Overwhelmed: I am sorry you have to carry this psychic weight. It’s just so wrong.

You might be adding to it needlessly with your guilt, though; that’s a weight you can drop. You say about your friends, for example, “I feel as if I’m wearing out my welcome on this topic.” Is that even true? Have you asked your friends that? Maybe these otherwise heavily insulated people want to do something, don’t want to be part of the problem themselves and are happy to do this for you. Maybe they can do more than that, too.

And viewing your location as selling out: That seems overly self-critical, too. There is a role to be played by people close to the problem, yes, but as a Black person in an “almost entirely White” area, you are important. That there are still “almost entirely White” areas is depressing at this point, and helps both explain and perpetuate injustice. Just being there processing this where people can see you is the opposite of selling out. It’s brave.

As for the balance of staying engaged vs. the grief and worry, my only advice is to listen to and respect your own needs and the cumulative weight of this stress. Courage is not the same thing as responsibility. You do what you need to be well.

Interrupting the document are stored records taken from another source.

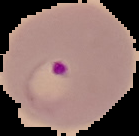

Summary:
  - Result: malaria parasites identified
  - Image size: 139×136 pixels
  - Image type: segmented cell region on a black background
  - Preparation: thin blood film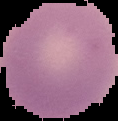 Cell region segmented out of the field of view; the surrounding area is masked to black. From a thin blood smear. Result: negative for malaria parasites. Image is 118×121 pixels.Assess this cell for malaria.
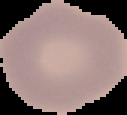
Uninfected.

From a thin blood film. Image is 127×115 pixels. The area outside the segmented cell region is set to black.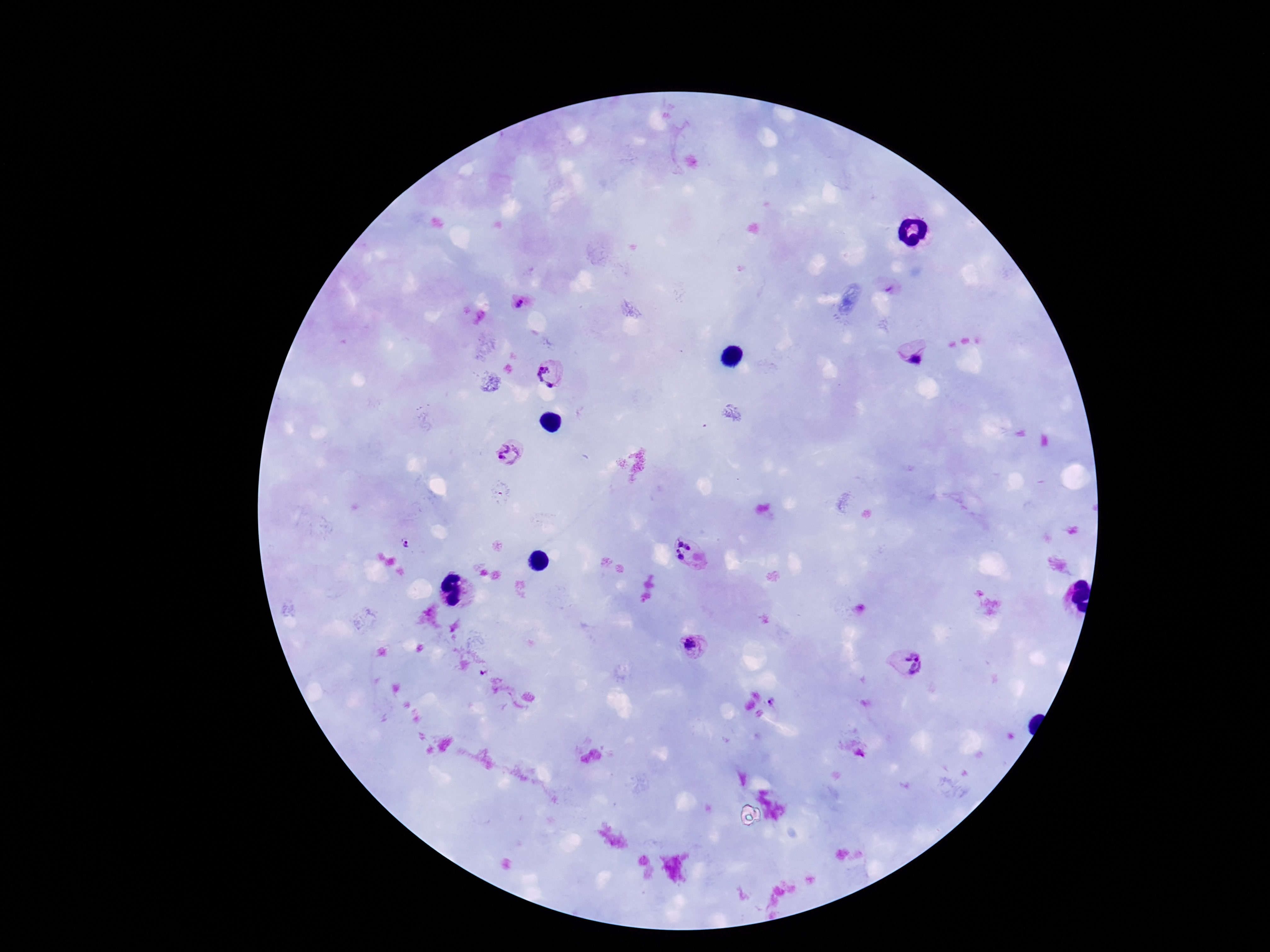
Approximate centers as {x, y} in pixels. Plasmodium parasite locations: {519, 305}, {915, 355}, {550, 373}, {508, 456}, {408, 545}, {690, 553}, {691, 646}, {907, 663}, {773, 702}, {859, 754}. One field from this slide. Image is 1270×952 pixels. Thick blood smear. Photographed through the microscope eyepiece with a smartphone camera. 100x magnification. Giemsa stain. Patient malaria status: positive.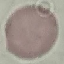

Summary:
  - Result: no malaria parasites detected
  - Preparation: thin blood film
  - Capture: smartphone camera at the microscope eyepiece
  - Stain: Giemsa
  - Image type: automatically extracted cell patch, resized to 64 × 64 pixels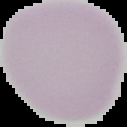
Image is 127×127 pixels. Result: no Plasmodium parasites detected. From a thin blood film. Cell region segmented out of the field of view; the surrounding area is masked to black.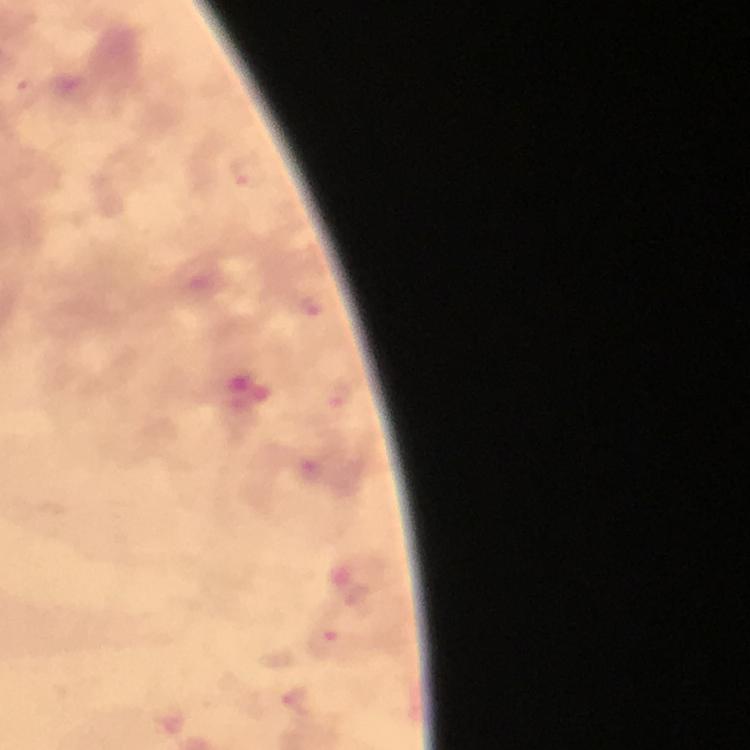

Approximate object centers, in pixels from the top-left corner. Plasmodium parasite locations: (x=248, y=172), (x=312, y=306), (x=337, y=396), (x=326, y=642), (x=295, y=702). From a diagnostic examination for malaria. Immersion oil applied. Smartphone photograph taken through a microscope. Image is 750×750 pixels. 100x magnification. A crop from one field of view. Thick smear. Giemsa stain.Assess this cell for malaria.
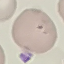
It is parasitized.

Summary:
  - Stain: Giemsa
  - Image type: automatically extracted cell patch, resized to 64 × 64 pixels
  - Capture: smartphone camera at the microscope eyepiece
  - Preparation: thin blood smearLocate every blood parasite and identify its species.
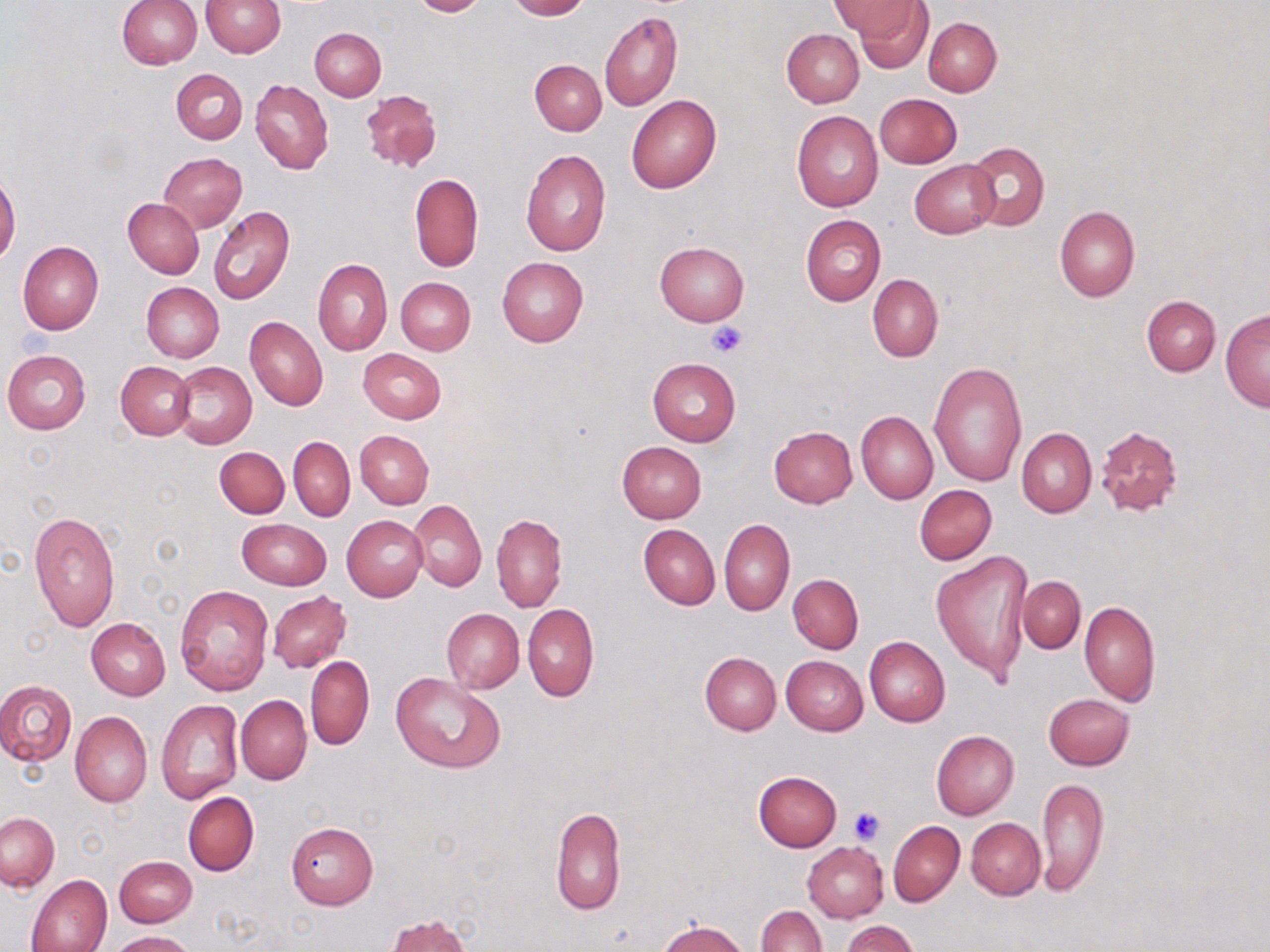

No blood parasites seen.

Approximate bounding boxes as named x1/y1/x2/y2 corners in pixels. Uninfected red blood cell locations: (x1=200, y1=0, x2=285, y2=57), (x1=408, y1=0, x2=489, y2=17), (x1=504, y1=0, x2=589, y2=20), (x1=832, y1=0, x2=919, y2=43), (x1=116, y1=1, x2=201, y2=69), (x1=853, y1=2, x2=933, y2=73), (x1=599, y1=11, x2=682, y2=111), (x1=923, y1=17, x2=1002, y2=96), (x1=309, y1=28, x2=385, y2=100), (x1=781, y1=28, x2=863, y2=107), (x1=529, y1=60, x2=606, y2=136), (x1=172, y1=68, x2=248, y2=144), (x1=250, y1=79, x2=333, y2=175), (x1=361, y1=89, x2=442, y2=174), (x1=875, y1=93, x2=962, y2=168), (x1=626, y1=94, x2=721, y2=193), (x1=791, y1=111, x2=883, y2=212), (x1=966, y1=141, x2=1049, y2=232), (x1=521, y1=150, x2=611, y2=255), (x1=159, y1=153, x2=247, y2=232), (x1=910, y1=159, x2=1000, y2=238), (x1=410, y1=173, x2=482, y2=272), (x1=0, y1=174, x2=21, y2=265), (x1=124, y1=198, x2=204, y2=279), (x1=209, y1=205, x2=295, y2=304), (x1=1054, y1=205, x2=1140, y2=301), (x1=801, y1=214, x2=885, y2=306), (x1=18, y1=241, x2=104, y2=335), (x1=655, y1=241, x2=749, y2=325), (x1=496, y1=257, x2=588, y2=346), (x1=313, y1=258, x2=392, y2=355), (x1=867, y1=274, x2=942, y2=361), (x1=395, y1=277, x2=475, y2=354), (x1=142, y1=281, x2=223, y2=363), (x1=1142, y1=295, x2=1220, y2=376), (x1=1220, y1=310, x2=1269, y2=411), (x1=244, y1=316, x2=328, y2=410), (x1=357, y1=348, x2=445, y2=424), (x1=2, y1=350, x2=91, y2=434), (x1=647, y1=357, x2=739, y2=447), (x1=116, y1=361, x2=194, y2=440), (x1=170, y1=361, x2=256, y2=448), (x1=928, y1=362, x2=1028, y2=486), (x1=856, y1=411, x2=938, y2=504), (x1=768, y1=426, x2=858, y2=508), (x1=1095, y1=426, x2=1181, y2=517), (x1=1017, y1=427, x2=1096, y2=518), (x1=355, y1=430, x2=433, y2=508), (x1=289, y1=436, x2=354, y2=521), (x1=617, y1=441, x2=707, y2=523), (x1=214, y1=447, x2=289, y2=518), (x1=915, y1=484, x2=997, y2=565), (x1=410, y1=499, x2=486, y2=591), (x1=29, y1=509, x2=120, y2=633), (x1=492, y1=514, x2=567, y2=613), (x1=342, y1=515, x2=428, y2=601), (x1=237, y1=518, x2=331, y2=590), (x1=719, y1=519, x2=794, y2=616), (x1=638, y1=524, x2=719, y2=609), (x1=931, y1=547, x2=1034, y2=688), (x1=788, y1=574, x2=863, y2=653), (x1=1017, y1=576, x2=1085, y2=653), (x1=175, y1=584, x2=273, y2=695), (x1=267, y1=591, x2=352, y2=673), (x1=1079, y1=601, x2=1160, y2=705), (x1=522, y1=604, x2=598, y2=702), (x1=441, y1=608, x2=523, y2=693), (x1=86, y1=618, x2=171, y2=699), (x1=864, y1=636, x2=950, y2=727), (x1=700, y1=652, x2=780, y2=735), (x1=305, y1=656, x2=374, y2=751), (x1=780, y1=656, x2=868, y2=735), (x1=391, y1=672, x2=507, y2=774), (x1=0, y1=680, x2=77, y2=766), (x1=1043, y1=693, x2=1135, y2=771), (x1=235, y1=695, x2=312, y2=784), (x1=156, y1=700, x2=243, y2=803), (x1=70, y1=711, x2=152, y2=807), (x1=931, y1=730, x2=1018, y2=820), (x1=753, y1=771, x2=842, y2=851), (x1=1036, y1=775, x2=1108, y2=894), (x1=183, y1=792, x2=258, y2=877), (x1=549, y1=806, x2=625, y2=915), (x1=1, y1=812, x2=59, y2=891), (x1=966, y1=818, x2=1045, y2=900), (x1=887, y1=820, x2=964, y2=906), (x1=286, y1=821, x2=379, y2=909), (x1=803, y1=842, x2=888, y2=922), (x1=114, y1=856, x2=196, y2=928), (x1=26, y1=874, x2=112, y2=952), (x1=755, y1=905, x2=826, y2=952), (x1=386, y1=914, x2=470, y2=952), (x1=657, y1=919, x2=751, y2=952), (x1=842, y1=920, x2=919, y2=952), (x1=110, y1=930, x2=195, y2=951). Platelet locations: (x1=706, y1=322, x2=748, y2=359), (x1=850, y1=805, x2=885, y2=843). Slide-level diagnosis: negative for blood parasites. 1000x magnification. Image is 1270×952 pixels. Optical microscopy. May-Grünwald-Giemsa stain. One field of a larger specimen. Thin blood smear.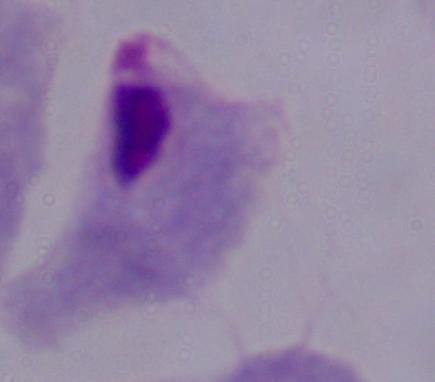
modality = micrograph
identification = trichomonad
magnification = 1000x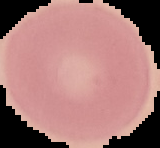

{
  "preparation": "thin blood film",
  "image_size": "160×148 pixels",
  "image_type": "segmented cell region on a black background",
  "result": "negative for malaria parasites"
}Classify this cell by malaria status.
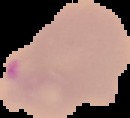
Parasitized.

image size = 130×118 pixels
preparation = thin blood smear
image type = segmented cell region with the area outside set to black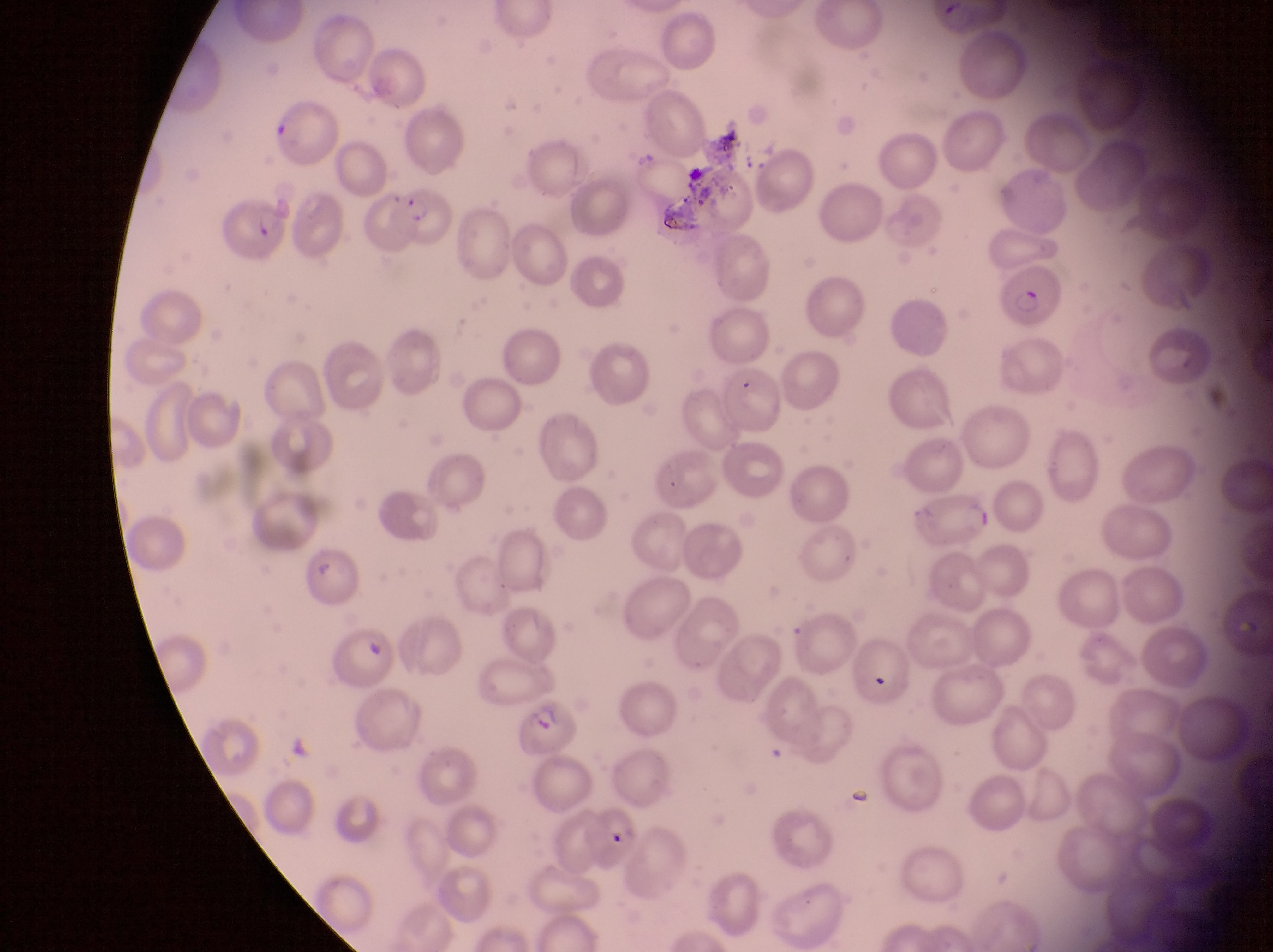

  • I am White, and 35 years ago I moved from a very diverse, urban location to a small city in a neighboring state, one that was/is hugely conservative and almost exclusively White. Only in the past few years have I begun seeing a small increase in racial diversity. Each and every non-White face I see gives my heart hope for the kind of world I want to live in.
  • You are NOT wearing out your welcome. I have come to realize that beyond marching and phone calls to politicians, the single biggest thing I do is simply listen to my Black and Brown friends, without inserting myself or making it about me. I feel enormously grateful when a friend trusts me enough to vent. And I know I’m not alone in that. Please find your friends who can listen, and know that you’re actually giving the gift of trust, not overdrawing some fake friendship bank account.